* The task *
Answer these from the text about US solar output and a donkey law, one answer per line, numbered to match:
1. According to Statista, how much net solar energy did the US generate in 2022?
2. Which unit of watt-hours does Perplexity use?
3. Which state do most online sources link the donkey law to?

* Extract to read *
┄┄┄┄┄┄

Round 9: How much solar energy did the US generate in 2022?
ChatGPT
Gemini
Perplexity
Correct Answer:
This is another surprisingly complicated question, and unintentionally so. According to Statista, in 2022 the U.S. generated 143,797 net GWh of solar energy. For those unfamiliar with the units used to measure power generation, they increase in steps similar to the measurement of computer data (bytes):
- Kilowatt-hours (kWh): 1,000 (One Thousand) Watt-hours
- Megawatt-hours (MWh): 1,000,000 (One Million) Watt-hours
- Gigawatt-hours (GWh): 1,000,000,000 (One Billion) Watt-hours
- Terawatt-hours (TWh): 1,000,000,000,000 (One Trillion) Watt-hours
However, the net energy generated isn’t exactly what I wanted to know—I was looking for the gross amount of solar energy generated. That said, both my inconclusive answer and those provided by the AI models do an excellent job demonstrating every previously observed issue in one question.
The query doesn’t have a clear-cut answer on the web, and while it’s specific, the AI models have far too much room for interpretation. The answers and supporting information vary widely, often presented in different units, and sometimes the choice of watt-hour magnitude seems arbitrary. For example, GPT uses TWh, Gemini uses GWh, and Perplexity uses kWh, all differing by orders of magnitude.
Round 10: In which state(s) is it illegal for a donkey to sleep in a bathtub?
ChatGPT
Gemini
Perplexity
Correct Answer:
Most sources online seem to attribute this law to Arizona. However, according to an article by Robert E. Wisniewski, Arizona-based attorney and contributor to Enjuris.com, no such law exists in the state. While other states are occasionally mentioned, I could find no strong primary evidence supporting the claim. The word “donkey” does not appear in Oklahoma’s state statutes, according to the Oklahoma State Courts Network, and the word “bathtub” only appears in a single statute unrelated to livestock, donkeys, or similar matters.

┄┄┄┄┄┄

* Dataset entries *
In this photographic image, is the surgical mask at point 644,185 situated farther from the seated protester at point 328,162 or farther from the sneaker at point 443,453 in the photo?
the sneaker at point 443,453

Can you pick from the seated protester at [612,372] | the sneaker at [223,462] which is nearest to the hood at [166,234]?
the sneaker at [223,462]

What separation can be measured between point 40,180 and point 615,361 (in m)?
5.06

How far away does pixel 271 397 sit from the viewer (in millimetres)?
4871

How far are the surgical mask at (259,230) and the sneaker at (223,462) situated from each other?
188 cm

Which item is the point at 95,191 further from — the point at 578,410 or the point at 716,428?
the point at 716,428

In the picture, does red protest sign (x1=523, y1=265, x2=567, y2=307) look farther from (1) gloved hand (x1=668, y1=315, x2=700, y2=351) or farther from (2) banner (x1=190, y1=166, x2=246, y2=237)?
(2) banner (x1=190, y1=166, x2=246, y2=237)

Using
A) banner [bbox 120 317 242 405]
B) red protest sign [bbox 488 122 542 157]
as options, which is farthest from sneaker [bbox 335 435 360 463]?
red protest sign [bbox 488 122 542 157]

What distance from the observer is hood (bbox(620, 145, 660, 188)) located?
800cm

┄┄┄┄┄┄

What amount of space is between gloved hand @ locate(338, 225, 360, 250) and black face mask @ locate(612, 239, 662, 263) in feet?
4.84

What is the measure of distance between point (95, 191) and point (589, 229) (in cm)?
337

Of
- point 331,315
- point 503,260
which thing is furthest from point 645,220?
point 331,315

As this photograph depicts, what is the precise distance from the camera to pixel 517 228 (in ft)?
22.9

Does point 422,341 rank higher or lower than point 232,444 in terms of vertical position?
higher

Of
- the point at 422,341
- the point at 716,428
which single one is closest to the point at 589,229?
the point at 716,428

┄┄┄┄┄┄

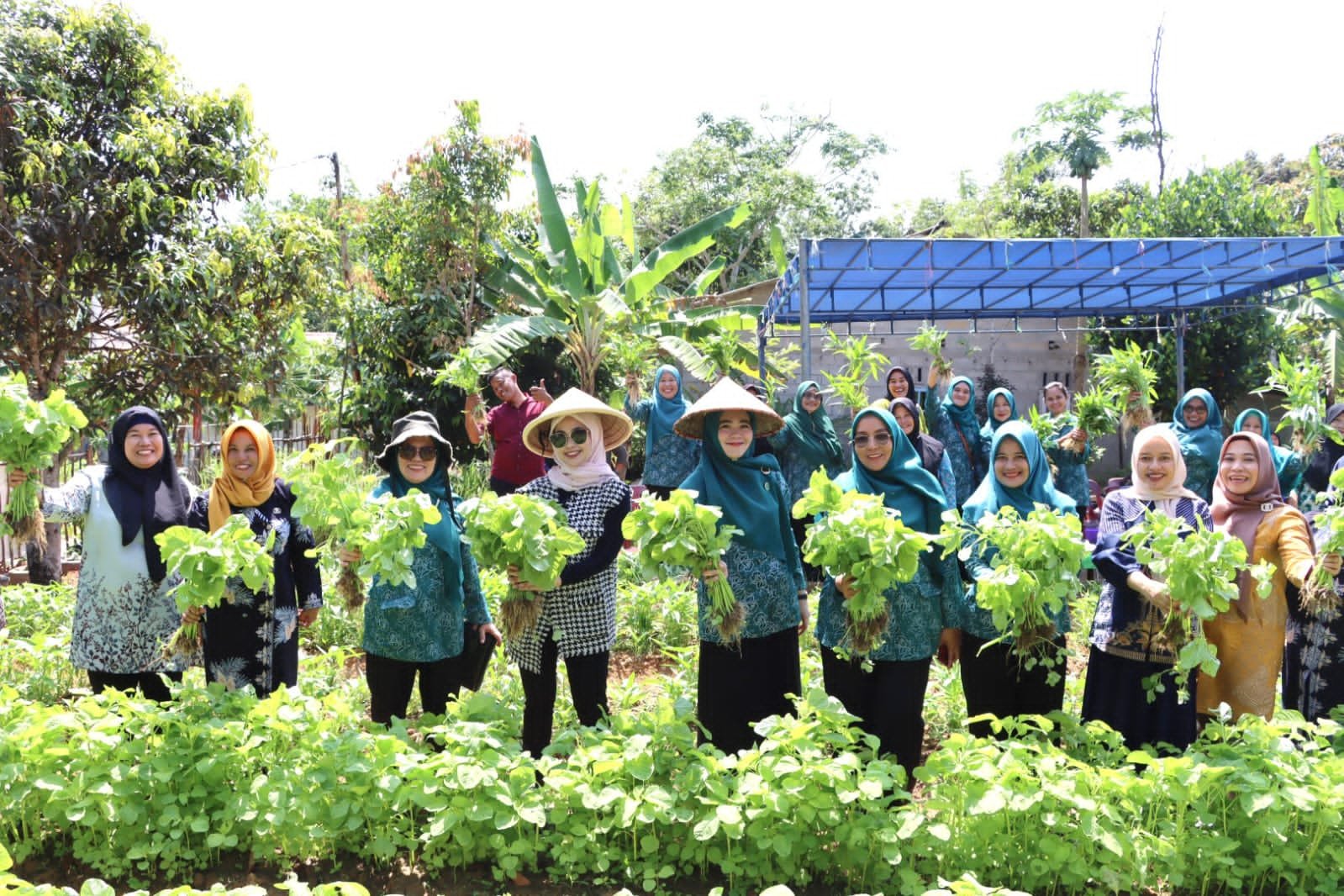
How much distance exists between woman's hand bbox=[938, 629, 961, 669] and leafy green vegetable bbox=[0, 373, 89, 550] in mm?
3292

┄┄┄┄┄┄

* Written response *
1. 143,797 net GWh
2. kWh (kilowatt-hours)
3. Arizona